Empowering health transformation: Highlights from the SMILE AAL workshop

On April 11th, 2024, the Greater Copenhagen Office in Brussels played host to healthcare professionals and stakeholders from across Europe who gathered for the SMILE AAL workshop. The goal was to showcase innovative tools designed to help older adults manage their health, bridging the gap between digital health knowledge and practical application.

The workshop aimed to introduce and discuss frameworks from the Horizon 2020 EU project ‘SMILE’ (Smart Inclusive Living Environments). This project focuses on older adults living with frailty or impairments, presenting models like the Epital Care Model (ECM) and the Readiness and Enablement Index for Health Technology (READHY). These tools are crucial in planning healthcare services and ensuring digital transformations do not exclude those with low technology readiness.


Moderated by Lars Kayser, Ph.D., MD, and Emilie Kauffeldt Wegener, MA, MSc, from the University of Copenhagen, the workshop kicked off with a welcome address by Terje Peetso, Chief Medical Innovation Officer at the North Estonia Medical Centre. The event saw active participation from seven key representatives from various European organisations working specifically in this sector.

Participants engaged in two main activities:

1. Exploring the Epital Care Model (ECM):

  • Participants divided into groups to discuss how ECM can aid in local and regional healthcare planning, emphasising cross-sectoral collaboration.
  • Group 1 focused on rural areas with limited GP access, such as southern France. They explored how interconnected systems could enable stakeholders like relatives and home nurses to provide support when GPs are unavailable. They proposed a phased approach: technical support systems, assistance from technology helpers, remote healthcare professional interventions, and eventual hospital admission if needed.
  • Group 2 examined diabetes care, identifying stakeholders like GPs, specialists, dietitians, and patient organisations. They emphasised the need for a communication tool that allows stakeholders to share information and engage with patients, alongside IoT solutions for monitoring health metrics.

2. Utilising READHY:

  • Participants discussed stratifying users to reduce inequity in digital health transformations. The aim was to ensure that technology readiness does not become a barrier to accessing healthcare services.

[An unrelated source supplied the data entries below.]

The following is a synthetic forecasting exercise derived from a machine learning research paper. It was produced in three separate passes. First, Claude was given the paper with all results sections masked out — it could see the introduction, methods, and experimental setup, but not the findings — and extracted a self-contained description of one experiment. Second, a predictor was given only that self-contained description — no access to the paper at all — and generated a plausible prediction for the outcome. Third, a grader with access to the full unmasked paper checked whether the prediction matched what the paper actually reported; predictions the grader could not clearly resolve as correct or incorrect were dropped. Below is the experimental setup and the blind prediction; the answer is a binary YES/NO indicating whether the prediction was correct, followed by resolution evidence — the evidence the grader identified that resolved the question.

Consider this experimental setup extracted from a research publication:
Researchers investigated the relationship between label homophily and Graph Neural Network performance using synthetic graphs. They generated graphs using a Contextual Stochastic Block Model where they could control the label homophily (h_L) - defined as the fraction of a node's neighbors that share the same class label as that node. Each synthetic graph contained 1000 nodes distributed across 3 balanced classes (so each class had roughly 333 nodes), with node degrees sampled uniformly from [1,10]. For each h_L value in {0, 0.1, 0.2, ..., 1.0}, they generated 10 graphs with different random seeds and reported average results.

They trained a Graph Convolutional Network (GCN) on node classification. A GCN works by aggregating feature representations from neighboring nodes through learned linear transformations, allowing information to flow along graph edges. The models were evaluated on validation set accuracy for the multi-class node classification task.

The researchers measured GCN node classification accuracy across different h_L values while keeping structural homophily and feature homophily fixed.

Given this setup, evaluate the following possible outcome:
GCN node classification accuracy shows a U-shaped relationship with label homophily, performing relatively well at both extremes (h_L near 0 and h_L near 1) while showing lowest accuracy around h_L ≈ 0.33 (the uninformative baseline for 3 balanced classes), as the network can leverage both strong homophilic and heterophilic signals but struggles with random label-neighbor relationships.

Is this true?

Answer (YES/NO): YES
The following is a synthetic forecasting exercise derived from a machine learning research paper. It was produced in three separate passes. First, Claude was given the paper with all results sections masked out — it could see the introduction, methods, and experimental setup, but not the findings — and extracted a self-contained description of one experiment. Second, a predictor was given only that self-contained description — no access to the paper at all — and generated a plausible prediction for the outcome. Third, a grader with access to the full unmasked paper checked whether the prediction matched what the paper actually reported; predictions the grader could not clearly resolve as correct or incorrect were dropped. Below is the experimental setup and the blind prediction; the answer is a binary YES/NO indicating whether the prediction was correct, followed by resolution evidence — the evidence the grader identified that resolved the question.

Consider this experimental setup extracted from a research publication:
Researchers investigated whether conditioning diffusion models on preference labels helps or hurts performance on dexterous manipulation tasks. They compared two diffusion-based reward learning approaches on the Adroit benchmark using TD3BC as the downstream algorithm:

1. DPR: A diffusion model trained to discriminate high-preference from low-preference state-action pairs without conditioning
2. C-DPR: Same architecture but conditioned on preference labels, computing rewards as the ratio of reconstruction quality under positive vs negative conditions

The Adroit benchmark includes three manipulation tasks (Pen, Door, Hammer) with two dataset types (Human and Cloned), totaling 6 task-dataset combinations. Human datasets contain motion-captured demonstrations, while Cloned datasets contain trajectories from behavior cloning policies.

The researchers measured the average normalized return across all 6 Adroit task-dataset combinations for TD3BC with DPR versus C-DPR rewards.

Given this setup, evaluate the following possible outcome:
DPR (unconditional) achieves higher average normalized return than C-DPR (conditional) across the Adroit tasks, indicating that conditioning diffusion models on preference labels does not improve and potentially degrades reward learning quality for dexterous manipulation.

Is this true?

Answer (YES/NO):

The workshop concluded with a plenary session where groups presented their findings, followed by a lively discussion. Key takeaways from this session included:

  • The feasibility and potential of the ECM and READHY frameworks in various healthcare settings.
  • The creation of potential ambassadors in multiple countries to promote digital health services.
  • An increased understanding of how these tools can help engage and support older adults, ensuring that digital transformations in healthcare are inclusive and equitable.


The SMILE AAL workshop highlighted the critical role of innovative health technologies in transforming healthcare delivery for older adults. By fostering cross-sectoral collaboration and utilising tools like ECM and READHY, we can pave the way for a more inclusive, technology-driven healthcare future.

The participants’ enthusiasm and proactive engagement are promising signs of the positive impact these frameworks can have across Europe and potential ambassadors in more than four countries and organisations will contribute to promoting them following these discussions.